George Fink doesn’t make a lot of noise. He’s too busy building his company the right way. Since he rarely requires funding from the capital markets, Fink doesn’t need to be promotional in order to drum up investor interest.
One of the beautiful things about investing alongside entrepreneurial management teams is that they usually own a significant number of shares in the company. That is the case with Fink and, as a result, he protects Bonterra Energy’s share count and capital like the precious commodities they are. After all these years, Bonterra still only has 33 million shares outstanding. The initial public offering for Bonterra was done at $0.20 per share. Since then, shares have been as high as $60, and that doesn’t even factor in the $30-plus of dividends the company has paid.
Nearly two decades ago, Fink had a vision that someday technology would unlock a whole lot more of the oil and gas that is trapped in the ground. That led him to accumulate a significant amount of land in the Alberta Cardium before it had significant value to anyone else. He was right of course.
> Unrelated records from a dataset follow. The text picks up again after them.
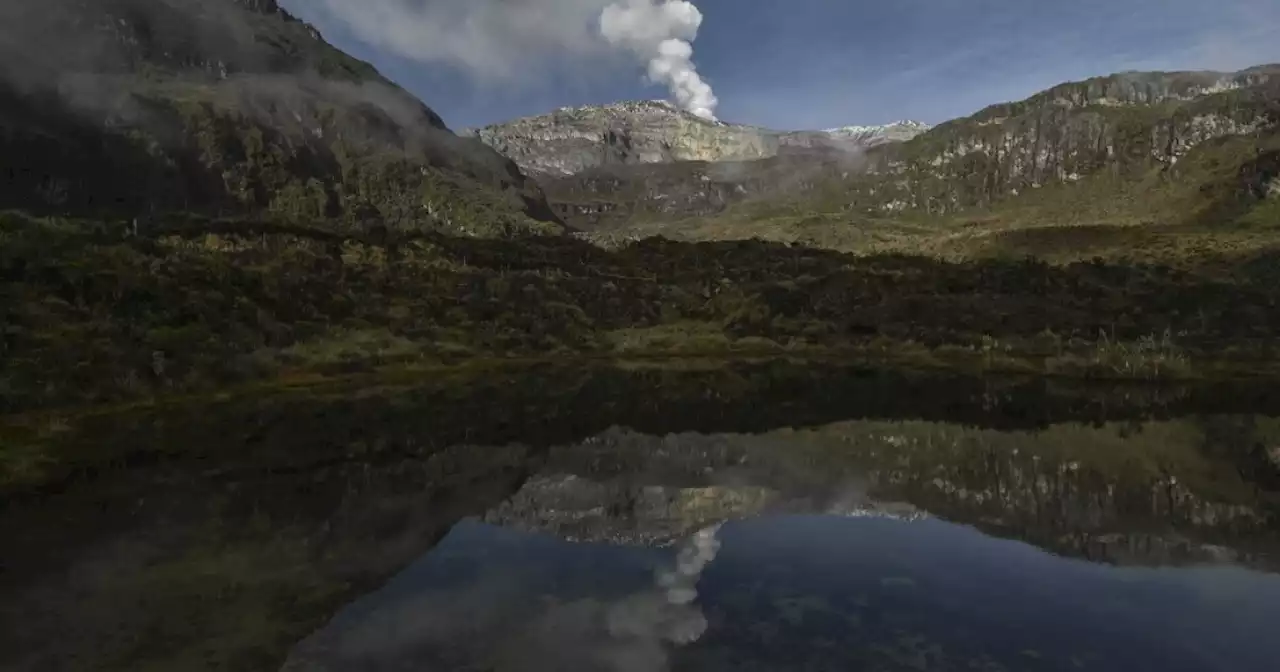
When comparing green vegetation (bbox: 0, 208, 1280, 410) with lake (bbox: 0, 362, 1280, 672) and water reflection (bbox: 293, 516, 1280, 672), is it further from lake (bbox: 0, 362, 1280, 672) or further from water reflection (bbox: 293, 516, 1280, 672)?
water reflection (bbox: 293, 516, 1280, 672)

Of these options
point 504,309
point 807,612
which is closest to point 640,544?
point 807,612

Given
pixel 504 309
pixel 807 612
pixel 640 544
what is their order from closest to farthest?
pixel 807 612 → pixel 640 544 → pixel 504 309

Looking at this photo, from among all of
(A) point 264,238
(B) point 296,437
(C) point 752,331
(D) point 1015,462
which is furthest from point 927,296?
(A) point 264,238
Land that he paid pennies for is now worth big dollars for Bonterra.
Like many great businessmen, Fink is a contrarian by nature. When others are selling, he is buying.
In 2015, Fink had Bonterra in the financial position to be an acquirer while others needed to sell. The company picked up a very complementary piece of the Cardium from Enerplus for $172 million. Had he known that oil would still be so low, Fink likely would have waited. The key point to note is that his management ability had built the company to be in a position of strength when others needed to sell.
Today, Bonterra is producing just under 13,000 boe/d, and is still paying a dividend, albeit a reduced one. With 773 net drilling locations remaining in the Cardium, the company has years of dividend paying left in front of it.